Harry hung his face into his palms. "If my sanity asks, I was never here."
"I'll put you on the list," Luna nodded brightly. "That's actually quite a common occurrence in Wonderland. So much so that people have taken to hiring sanities as door-to-door salesmen, so they can sell foot-powder and brushes while they look for people. But of course the people always hide."
The other two boggled. Luna had a way of behaving so rationally and reasonably about her occasional bouts of craziness that they made one wonder who was the one insane.
And, considering the fact that she could back up her observances with the occasional actual Cheshire Cat or Wonderland critter, perhaps she wasn't the loony one after all.
One had to consider: she'd grown up spending part of her youth in Wonderland. To her this was an actual place, filled with things so fantastic that a normal child was considered a mythical beast, and more than just a place, it was her grandmother's home. To her, this was not a work of fiction or historical nonsense, but a real world she'd been in, populated with people and creatures she knew, had met with and played with.
The rules were different there, but so what? The rules at school were different from the rules at home, or at work. Different rules were nothing extraordinary. It's just, Wonderland did different better than most, and it had colored her perceptions of the rest of reality a bit.
Seeing their looks, Luna giggled, "I've heard of sanity, but I've never had much use for it. Too many crazy people practice it for my tastes!"
Harry couldn’t help but think of the Dursleys.
I I I
Having granted the Weasley Twins Percy's prefect badge, his hair and a bit of polyjuice gave not just a moment's satisfaction, but an ongoing threat to the stability of Hogwarts castle that Dumbledore would have to deal with as not just one, but a continual string of emergencies.

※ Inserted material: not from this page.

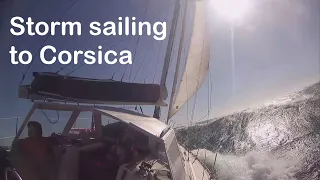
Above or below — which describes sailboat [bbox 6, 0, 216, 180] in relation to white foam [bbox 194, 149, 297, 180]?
above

Granting the Twins ideas like that was just terrible. For one thing, they obtained the list of things Snape had taken points away from other Houses for, and then went about the school taking those same number of points away from Slytherin students stating Those Same Reasons!
Taking twenty points away from Slytherin's top scoring student for "being an insufferable know-it-all" was only the beginning of this, and caused the girl no end of shock, outrage and indignation, flooing her parents at once.
On the surface of it this was petty revenge. Deeper down this was probably the most successful protest ever made against that teacher's actions, as any attempt to examine this 'unfair treatment' ran into the uncrossable wall that was Snape's precedent of having done the exact same thing for those same reasons and gone on doing it without reprimand for years.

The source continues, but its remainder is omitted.